MATERIAL PROVIDED: Begin

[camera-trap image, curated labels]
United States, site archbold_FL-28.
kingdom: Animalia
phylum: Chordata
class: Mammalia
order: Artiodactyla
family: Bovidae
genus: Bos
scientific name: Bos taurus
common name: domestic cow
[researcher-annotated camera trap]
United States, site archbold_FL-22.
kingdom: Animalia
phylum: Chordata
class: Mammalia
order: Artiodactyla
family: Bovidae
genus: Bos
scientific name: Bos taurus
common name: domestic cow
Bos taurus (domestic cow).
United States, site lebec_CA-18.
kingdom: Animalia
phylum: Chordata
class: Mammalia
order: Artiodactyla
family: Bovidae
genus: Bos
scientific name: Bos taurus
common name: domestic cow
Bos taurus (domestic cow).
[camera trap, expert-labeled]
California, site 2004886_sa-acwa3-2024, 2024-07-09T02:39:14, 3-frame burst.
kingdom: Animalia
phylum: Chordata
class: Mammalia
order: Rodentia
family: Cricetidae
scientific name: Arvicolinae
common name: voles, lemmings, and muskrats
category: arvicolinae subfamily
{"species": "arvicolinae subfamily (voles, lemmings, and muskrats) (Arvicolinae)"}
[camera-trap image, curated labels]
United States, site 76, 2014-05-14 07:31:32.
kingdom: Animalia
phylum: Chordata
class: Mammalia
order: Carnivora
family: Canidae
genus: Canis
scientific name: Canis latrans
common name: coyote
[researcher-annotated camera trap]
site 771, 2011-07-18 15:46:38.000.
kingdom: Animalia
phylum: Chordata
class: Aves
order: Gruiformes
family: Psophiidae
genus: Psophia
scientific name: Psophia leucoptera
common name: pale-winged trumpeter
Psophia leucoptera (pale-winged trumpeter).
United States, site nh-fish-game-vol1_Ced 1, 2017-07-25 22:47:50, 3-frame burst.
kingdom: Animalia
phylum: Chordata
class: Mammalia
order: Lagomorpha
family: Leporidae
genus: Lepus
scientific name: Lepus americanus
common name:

MATERIAL PROVIDED: End

- PROBLEM REQUIREMENTS:
Write each line above out exactly.

- EXERCISE OUTPUT:
[camera-trap image, curated labels]
United States, site archbold_FL-28.
kingdom: Animalia
phylum: Chordata
class: Mammalia
order: Artiodactyla
family: Bovidae
genus: Bos
scientific name: Bos taurus
common name: domestic cow
[researcher-annotated camera trap]
United States, site archbold_FL-22.
kingdom: Animalia
phylum: Chordata
class: Mammalia
order: Artiodactyla
family: Bovidae
genus: Bos
scientific name: Bos taurus
common name: domestic cow
Bos taurus (domestic cow).
United States, site lebec_CA-18.
kingdom: Animalia
phylum: Chordata
class: Mammalia
order: Artiodactyla
family: Bovidae
genus: Bos
scientific name: Bos taurus
common name: domestic cow
Bos taurus (domestic cow).
[camera trap, expert-labeled]
California, site 2004886_sa-acwa3-2024, 2024-07-09T02:39:14, 3-frame burst.
kingdom: Animalia
phylum: Chordata
class: Mammalia
order: Rodentia
family: Cricetidae
scientific name: Arvicolinae
common name: voles, lemmings, and muskrats
category: arvicolinae subfamily
{"species": "arvicolinae subfamily (voles, lemmings, and muskrats) (Arvicolinae)"}
[camera-trap image, curated labels]
United States, site 76, 2014-05-14 07:31:32.
kingdom: Animalia
phylum: Chordata
class: Mammalia
order: Carnivora
family: Canidae
genus: Canis
scientific name: Canis latrans
common name: coyote
[researcher-annotated camera trap]
site 771, 2011-07-18 15:46:38.000.
kingdom: Animalia
phylum: Chordata
class: Aves
order: Gruiformes
family: Psophiidae
genus: Psophia
scientific name: Psophia leucoptera
common name: pale-winged trumpeter
Psophia leucoptera (pale-winged trumpeter).
United States, site nh-fish-game-vol1_Ced 1, 2017-07-25 22:47:50, 3-frame burst.
kingdom: Animalia
phylum: Chordata
class: Mammalia
order: Lagomorpha
family: Leporidae
genus: Lepus
scientific name: Lepus americanus
common name:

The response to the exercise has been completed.